Changing how the story ends for every patient with a rare disease
Odylia’s focus starts and ends with patients. We are committed to changing the future for families affected by rare disease around the world. YOU can help bring promising treatments to patients.
More than 400 million people worldwide live with a rare disease, and nearly 50% of rare disease patients are children. Many face a lifetime of health and personal challenges – pain, loss of physical or mental abilities, and limited access to care, usually with no available treatments. With a focus on maximizing profits, the commercial model used to develop drugs means that there is no hope on the horizon for many of these patients.

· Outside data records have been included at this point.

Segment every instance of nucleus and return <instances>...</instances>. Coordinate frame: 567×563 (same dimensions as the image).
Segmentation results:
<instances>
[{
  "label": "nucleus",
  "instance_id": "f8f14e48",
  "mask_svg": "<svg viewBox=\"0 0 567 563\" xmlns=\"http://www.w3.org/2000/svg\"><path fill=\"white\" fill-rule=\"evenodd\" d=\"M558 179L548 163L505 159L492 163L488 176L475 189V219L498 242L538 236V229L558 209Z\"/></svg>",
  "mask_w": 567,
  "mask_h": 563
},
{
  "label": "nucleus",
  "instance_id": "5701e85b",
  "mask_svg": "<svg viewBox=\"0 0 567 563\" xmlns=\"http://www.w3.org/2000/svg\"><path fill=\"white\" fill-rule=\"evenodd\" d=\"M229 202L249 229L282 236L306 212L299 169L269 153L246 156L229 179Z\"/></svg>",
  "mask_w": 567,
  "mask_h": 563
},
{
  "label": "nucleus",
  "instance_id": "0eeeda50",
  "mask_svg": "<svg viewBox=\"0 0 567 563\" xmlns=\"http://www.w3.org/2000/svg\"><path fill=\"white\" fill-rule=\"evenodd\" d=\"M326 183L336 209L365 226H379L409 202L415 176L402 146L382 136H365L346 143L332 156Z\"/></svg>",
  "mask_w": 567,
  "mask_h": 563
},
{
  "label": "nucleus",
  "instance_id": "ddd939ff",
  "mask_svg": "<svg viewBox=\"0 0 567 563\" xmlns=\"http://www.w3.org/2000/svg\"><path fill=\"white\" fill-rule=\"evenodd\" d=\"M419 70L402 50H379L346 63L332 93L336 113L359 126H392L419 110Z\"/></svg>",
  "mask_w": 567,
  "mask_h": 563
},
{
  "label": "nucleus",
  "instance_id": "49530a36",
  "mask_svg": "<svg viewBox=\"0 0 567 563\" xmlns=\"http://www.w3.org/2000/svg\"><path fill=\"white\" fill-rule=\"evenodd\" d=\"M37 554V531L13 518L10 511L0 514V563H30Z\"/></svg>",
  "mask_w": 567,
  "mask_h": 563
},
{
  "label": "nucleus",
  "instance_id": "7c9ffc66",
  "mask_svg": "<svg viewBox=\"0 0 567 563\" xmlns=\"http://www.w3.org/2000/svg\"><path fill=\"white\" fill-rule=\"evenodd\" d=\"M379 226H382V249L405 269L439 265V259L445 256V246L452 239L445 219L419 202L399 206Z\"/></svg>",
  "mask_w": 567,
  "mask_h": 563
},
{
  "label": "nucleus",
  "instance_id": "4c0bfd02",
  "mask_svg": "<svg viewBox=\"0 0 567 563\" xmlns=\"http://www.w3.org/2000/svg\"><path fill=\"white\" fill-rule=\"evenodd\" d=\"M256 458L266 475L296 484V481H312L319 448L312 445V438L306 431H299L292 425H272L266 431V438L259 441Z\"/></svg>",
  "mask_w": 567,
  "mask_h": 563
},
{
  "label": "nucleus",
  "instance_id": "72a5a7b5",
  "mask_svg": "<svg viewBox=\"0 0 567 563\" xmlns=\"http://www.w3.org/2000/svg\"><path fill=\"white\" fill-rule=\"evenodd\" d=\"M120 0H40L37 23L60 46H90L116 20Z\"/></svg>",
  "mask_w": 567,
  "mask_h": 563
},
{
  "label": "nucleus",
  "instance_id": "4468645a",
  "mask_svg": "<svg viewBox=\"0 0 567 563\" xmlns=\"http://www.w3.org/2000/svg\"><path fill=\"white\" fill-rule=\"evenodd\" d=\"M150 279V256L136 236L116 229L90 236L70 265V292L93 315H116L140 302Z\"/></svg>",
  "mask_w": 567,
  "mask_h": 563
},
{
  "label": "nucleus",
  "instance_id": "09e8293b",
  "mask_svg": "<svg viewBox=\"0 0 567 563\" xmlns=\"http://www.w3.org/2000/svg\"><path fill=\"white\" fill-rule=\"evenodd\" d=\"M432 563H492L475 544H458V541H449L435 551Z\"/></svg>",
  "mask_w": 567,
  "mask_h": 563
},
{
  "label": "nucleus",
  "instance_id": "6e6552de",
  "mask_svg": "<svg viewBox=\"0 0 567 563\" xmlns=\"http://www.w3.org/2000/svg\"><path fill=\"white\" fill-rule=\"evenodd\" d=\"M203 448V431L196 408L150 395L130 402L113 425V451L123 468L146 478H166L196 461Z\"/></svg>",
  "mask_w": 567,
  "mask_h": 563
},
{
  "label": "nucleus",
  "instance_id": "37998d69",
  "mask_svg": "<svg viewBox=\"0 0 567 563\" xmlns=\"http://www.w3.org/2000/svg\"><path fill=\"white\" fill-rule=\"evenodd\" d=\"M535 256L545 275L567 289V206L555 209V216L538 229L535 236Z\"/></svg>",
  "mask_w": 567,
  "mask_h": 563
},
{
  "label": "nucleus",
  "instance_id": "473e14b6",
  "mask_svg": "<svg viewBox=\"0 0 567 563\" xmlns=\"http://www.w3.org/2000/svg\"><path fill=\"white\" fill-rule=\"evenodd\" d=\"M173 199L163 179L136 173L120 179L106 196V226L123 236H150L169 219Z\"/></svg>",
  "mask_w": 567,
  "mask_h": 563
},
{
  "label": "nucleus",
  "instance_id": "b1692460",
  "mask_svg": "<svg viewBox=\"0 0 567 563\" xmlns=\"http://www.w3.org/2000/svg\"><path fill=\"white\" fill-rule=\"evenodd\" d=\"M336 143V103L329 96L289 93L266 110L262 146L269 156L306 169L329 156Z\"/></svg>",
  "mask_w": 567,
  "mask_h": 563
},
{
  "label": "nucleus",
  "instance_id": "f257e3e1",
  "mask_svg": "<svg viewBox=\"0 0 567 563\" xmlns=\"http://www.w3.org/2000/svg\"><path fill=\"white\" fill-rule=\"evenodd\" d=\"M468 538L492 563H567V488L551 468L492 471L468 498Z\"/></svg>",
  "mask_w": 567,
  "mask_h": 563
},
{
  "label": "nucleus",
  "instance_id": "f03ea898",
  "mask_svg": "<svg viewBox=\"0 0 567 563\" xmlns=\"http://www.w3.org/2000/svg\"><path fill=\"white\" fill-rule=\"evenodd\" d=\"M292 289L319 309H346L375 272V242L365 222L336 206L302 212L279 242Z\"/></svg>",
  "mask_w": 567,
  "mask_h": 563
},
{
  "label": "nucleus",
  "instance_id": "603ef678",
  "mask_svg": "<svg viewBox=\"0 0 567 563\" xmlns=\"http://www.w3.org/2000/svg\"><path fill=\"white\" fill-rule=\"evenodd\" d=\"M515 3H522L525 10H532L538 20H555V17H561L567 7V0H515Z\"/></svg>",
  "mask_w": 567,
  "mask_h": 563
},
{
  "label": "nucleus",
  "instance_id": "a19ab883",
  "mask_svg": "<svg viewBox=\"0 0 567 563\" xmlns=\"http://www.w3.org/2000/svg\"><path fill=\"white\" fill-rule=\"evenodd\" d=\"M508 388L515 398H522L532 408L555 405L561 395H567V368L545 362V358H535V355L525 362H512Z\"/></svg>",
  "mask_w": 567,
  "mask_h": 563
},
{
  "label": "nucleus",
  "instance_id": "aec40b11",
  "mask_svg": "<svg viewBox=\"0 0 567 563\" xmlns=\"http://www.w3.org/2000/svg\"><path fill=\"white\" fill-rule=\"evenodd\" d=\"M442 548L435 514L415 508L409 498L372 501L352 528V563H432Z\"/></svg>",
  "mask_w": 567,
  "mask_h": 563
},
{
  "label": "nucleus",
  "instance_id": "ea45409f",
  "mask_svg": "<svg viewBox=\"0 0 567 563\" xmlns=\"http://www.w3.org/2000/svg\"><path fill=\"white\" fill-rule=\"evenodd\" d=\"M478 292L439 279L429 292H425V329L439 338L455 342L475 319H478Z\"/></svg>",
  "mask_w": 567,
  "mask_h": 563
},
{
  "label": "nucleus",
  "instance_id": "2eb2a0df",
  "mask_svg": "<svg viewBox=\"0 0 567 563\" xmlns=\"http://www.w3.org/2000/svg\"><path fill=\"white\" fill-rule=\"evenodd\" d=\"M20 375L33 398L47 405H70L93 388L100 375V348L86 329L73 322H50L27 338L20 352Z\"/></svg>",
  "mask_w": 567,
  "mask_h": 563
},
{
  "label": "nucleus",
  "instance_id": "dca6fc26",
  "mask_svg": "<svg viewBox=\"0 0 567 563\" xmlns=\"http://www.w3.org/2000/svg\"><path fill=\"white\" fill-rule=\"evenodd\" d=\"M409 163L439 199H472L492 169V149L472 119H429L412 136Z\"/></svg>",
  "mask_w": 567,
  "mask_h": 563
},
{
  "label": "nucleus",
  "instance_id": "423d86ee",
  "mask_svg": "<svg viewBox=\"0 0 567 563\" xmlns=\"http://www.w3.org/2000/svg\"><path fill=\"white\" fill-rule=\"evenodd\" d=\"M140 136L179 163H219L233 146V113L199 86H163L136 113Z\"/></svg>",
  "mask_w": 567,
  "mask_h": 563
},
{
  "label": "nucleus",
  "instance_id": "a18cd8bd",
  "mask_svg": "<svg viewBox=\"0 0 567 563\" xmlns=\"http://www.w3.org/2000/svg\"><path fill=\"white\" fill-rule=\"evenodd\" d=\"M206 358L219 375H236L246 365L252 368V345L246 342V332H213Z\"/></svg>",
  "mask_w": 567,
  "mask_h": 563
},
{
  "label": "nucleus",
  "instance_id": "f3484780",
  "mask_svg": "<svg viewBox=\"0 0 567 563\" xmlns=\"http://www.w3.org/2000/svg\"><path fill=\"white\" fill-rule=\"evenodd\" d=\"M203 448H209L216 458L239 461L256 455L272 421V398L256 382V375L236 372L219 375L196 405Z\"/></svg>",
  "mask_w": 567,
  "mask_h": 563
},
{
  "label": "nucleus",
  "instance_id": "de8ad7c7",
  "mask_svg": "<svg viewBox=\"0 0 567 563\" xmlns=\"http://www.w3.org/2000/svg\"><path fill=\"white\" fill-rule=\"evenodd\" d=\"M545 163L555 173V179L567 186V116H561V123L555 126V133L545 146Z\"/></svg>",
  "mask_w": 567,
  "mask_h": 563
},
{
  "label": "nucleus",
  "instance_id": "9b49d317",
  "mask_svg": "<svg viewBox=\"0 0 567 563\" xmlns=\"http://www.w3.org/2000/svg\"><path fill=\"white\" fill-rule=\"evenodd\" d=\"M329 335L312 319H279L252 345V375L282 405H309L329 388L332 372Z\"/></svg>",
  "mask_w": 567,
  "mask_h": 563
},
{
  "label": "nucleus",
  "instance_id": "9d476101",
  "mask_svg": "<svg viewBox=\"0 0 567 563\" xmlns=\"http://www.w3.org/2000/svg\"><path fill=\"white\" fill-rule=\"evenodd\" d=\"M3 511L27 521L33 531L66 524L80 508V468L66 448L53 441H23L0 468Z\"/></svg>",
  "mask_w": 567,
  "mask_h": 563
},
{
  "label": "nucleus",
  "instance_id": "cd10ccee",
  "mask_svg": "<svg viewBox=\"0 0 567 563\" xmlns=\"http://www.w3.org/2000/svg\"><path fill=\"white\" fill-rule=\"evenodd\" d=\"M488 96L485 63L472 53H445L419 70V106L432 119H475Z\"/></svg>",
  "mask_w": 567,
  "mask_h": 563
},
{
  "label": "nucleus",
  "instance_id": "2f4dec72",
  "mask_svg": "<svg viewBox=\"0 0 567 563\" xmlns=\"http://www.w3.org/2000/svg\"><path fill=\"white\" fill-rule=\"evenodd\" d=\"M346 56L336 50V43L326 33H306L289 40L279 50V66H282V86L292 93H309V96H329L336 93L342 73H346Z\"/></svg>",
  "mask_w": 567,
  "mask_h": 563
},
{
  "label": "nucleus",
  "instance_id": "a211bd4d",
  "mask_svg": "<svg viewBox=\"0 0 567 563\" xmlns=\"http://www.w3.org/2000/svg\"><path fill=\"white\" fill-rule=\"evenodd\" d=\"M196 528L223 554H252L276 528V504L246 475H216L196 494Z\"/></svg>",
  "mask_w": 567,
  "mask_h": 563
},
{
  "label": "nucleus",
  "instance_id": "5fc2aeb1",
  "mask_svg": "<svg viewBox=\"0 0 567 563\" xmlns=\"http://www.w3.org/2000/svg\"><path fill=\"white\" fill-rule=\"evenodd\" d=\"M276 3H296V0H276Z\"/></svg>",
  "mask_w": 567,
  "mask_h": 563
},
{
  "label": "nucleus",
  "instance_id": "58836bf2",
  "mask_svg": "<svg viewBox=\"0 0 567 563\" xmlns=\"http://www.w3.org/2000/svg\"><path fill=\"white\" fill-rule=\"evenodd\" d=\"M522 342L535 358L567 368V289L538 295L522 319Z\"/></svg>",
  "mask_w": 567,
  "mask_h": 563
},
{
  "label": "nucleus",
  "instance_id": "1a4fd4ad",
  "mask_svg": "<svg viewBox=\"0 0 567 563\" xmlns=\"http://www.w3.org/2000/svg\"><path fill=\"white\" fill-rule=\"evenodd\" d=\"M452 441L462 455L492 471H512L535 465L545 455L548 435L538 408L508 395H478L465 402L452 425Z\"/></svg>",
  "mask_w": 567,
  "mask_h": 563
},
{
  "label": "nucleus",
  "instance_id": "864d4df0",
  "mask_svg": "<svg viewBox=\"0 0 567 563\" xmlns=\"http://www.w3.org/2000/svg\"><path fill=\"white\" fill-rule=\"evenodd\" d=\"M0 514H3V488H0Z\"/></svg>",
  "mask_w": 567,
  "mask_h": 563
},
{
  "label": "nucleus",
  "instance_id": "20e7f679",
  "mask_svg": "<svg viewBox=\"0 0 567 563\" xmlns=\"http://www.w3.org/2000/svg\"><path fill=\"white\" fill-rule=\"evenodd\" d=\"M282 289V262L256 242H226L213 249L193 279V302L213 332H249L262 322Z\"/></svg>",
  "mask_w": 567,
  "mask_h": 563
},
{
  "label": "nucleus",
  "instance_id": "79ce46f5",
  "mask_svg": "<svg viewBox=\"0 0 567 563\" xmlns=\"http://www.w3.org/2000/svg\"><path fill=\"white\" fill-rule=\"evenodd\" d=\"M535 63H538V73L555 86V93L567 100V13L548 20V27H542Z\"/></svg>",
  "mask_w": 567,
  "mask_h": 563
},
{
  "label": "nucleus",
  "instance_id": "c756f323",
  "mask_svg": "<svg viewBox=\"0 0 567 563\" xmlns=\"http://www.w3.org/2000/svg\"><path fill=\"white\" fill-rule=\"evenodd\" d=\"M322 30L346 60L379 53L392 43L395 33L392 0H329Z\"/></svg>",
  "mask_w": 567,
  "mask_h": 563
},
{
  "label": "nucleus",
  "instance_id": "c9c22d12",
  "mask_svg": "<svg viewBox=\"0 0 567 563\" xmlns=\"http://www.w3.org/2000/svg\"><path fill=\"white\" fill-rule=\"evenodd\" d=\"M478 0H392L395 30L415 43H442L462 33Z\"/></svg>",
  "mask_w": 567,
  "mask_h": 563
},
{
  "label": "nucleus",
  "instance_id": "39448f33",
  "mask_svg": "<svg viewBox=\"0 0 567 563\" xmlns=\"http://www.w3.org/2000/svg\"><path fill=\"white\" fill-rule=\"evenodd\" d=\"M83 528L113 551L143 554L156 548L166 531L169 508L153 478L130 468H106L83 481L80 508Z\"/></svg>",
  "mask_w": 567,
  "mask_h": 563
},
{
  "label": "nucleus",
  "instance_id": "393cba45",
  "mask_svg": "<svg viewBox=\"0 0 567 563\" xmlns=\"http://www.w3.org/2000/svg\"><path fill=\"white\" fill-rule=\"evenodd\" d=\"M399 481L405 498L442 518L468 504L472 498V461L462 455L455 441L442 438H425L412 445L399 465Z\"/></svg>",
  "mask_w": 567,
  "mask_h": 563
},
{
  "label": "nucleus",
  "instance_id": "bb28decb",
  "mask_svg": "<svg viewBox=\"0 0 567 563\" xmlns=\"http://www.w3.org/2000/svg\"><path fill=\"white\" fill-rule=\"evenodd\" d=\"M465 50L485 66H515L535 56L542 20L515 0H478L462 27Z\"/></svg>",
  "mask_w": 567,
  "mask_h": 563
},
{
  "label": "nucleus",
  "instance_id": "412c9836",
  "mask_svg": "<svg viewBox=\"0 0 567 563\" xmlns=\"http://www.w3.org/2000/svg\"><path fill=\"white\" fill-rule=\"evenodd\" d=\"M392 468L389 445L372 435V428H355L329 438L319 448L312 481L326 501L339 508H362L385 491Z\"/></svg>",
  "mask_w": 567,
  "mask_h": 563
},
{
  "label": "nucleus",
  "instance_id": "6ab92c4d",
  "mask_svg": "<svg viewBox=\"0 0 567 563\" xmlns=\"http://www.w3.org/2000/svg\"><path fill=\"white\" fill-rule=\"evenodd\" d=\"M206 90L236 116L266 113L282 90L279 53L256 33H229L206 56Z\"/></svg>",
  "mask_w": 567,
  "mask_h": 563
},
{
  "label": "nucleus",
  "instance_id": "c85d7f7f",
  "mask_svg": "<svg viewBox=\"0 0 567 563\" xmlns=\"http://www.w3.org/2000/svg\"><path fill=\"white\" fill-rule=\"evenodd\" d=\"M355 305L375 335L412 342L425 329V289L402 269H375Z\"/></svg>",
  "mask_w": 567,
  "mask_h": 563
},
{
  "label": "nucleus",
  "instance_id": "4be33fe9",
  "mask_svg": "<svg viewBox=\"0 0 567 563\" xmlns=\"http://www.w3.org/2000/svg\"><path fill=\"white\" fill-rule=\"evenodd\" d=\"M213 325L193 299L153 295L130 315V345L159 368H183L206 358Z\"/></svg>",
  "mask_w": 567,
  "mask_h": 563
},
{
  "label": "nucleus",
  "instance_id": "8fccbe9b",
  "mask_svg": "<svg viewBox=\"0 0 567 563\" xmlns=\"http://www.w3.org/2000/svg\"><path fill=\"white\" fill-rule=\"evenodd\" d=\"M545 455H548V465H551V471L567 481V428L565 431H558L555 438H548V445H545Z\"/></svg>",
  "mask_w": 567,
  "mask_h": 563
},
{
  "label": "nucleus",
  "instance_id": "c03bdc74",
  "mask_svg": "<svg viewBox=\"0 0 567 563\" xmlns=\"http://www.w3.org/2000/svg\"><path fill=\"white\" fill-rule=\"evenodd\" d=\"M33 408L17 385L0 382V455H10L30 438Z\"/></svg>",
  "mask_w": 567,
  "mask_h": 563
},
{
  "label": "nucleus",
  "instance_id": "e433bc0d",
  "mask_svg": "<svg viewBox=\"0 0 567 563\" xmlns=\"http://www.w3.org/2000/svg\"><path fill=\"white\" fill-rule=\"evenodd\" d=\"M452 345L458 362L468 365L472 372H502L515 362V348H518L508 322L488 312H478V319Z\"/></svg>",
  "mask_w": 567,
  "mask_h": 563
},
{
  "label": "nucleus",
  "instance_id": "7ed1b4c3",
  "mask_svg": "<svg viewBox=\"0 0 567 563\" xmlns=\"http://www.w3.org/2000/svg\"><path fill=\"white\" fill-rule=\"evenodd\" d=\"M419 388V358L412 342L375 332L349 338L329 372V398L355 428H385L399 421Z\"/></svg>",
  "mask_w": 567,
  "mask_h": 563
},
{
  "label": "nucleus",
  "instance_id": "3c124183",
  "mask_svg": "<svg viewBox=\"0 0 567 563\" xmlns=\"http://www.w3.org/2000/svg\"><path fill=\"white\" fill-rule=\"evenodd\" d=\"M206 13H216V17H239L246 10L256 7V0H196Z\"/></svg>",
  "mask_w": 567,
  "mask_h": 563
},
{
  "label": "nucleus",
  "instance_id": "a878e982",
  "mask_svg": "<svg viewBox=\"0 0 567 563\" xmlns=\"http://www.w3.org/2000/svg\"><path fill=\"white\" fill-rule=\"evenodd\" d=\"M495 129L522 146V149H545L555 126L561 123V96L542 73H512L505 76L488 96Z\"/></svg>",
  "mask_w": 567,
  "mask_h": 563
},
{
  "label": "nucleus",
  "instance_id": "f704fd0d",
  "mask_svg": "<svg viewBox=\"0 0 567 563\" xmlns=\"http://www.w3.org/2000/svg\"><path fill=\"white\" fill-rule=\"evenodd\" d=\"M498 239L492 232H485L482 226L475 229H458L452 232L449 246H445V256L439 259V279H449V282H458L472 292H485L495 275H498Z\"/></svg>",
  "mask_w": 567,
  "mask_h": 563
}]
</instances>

Odylia Therapeutics is a nonprofit organization working in a traditionally profit-driven space. Odylia develops genetic-targeting treatments for rare diseases using a highly focused and nimble approach. Our two core services, Odylia’s Gene Therapy Pipeline and Brydge Solutions work hand-in-hand to move treatments from an early research phase to clinical trials. We are challenging the traditional for-profit approach to drug development, bringing together the communities that will advance drug development programs more efficiently and with aligned interests. By leveraging the strengths of patient advocates, industry partners, and academic research centers, we reduce barriers and streamline drug development. We know that the technologies to treat the genetic causes of many rare diseases are available right now. The Odylia nonprofit drug development model can make it possible for these therapeutics to reach patients.